Ranking Definitions with Supervised Learning Methods

  • Jun Xu ,
  • Yunbo Cao ,
  • Hang Li ,
  • Min Zhao

This paper is concerned with the problem of definition search. Specifically, given a term, we are to retrieve definitional excerpts of the term and rank the extracted excerpts according to their likelihood of being good definitions. This is in contrast to the traditional approaches of either generating a single combined definition or simply outputting all retrieved definitions. Definition ranking is essential for the task. Methods for performing definition ranking are proposed in this paper, which formalize the problem as either classification or ordinal regression. A specification for judging the goodness of a definition is given. We employ SVM as the classification model and Ranking SVM as the ordinal regression model respectively, such that they rank definition candidates according to their likelihood of being good definitions.

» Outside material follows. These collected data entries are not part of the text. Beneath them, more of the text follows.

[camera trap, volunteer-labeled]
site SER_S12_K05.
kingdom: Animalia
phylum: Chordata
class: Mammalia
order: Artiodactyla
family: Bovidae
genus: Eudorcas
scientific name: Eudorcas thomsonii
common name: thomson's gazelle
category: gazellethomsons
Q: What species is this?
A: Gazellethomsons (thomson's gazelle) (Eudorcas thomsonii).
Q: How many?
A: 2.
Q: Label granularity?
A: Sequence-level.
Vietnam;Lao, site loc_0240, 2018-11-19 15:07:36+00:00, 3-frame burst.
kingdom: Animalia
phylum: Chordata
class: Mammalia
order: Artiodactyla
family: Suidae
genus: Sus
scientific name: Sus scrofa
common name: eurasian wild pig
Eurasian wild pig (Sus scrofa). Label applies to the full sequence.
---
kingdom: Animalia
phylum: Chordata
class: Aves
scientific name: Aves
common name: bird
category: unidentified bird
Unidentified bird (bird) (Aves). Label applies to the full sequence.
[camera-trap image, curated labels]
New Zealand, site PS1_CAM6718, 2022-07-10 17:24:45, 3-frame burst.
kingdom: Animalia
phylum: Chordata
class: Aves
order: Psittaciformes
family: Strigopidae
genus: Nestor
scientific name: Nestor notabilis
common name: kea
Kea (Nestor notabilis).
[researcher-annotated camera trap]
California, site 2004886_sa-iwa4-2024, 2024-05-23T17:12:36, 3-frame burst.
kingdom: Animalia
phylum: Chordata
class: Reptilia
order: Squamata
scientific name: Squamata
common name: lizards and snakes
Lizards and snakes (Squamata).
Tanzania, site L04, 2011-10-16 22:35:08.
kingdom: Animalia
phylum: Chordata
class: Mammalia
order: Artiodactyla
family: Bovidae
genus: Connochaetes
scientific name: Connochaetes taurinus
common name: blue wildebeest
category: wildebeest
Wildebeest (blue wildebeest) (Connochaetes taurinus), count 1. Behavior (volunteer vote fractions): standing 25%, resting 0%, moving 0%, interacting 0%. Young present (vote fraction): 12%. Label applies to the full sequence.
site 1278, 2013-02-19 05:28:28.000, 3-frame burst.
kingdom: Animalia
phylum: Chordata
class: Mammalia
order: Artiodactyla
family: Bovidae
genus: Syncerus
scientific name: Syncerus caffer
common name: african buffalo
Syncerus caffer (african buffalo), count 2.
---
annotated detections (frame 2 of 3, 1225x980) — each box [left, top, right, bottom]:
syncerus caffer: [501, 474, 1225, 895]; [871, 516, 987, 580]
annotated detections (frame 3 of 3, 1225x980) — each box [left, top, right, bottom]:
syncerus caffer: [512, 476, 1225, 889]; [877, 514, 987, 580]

Features for constructing the SVM and Ranking SVM models are defined. An enterprise search system based on this method has been developed and has been put into practical use. Experimental results indicate that the use of SVM and Ranking SVM can significantly outperform the baseline methods of using heuristic rules or employing the conventional information retrieval method of Okapi. This is true both when the answers are paragraphs and when they are sentences. Experimental results also show that SVM or Ranking SVM models trained in one domain can be adapted to another domain, indicating that generic models for definition ranking can be constructed.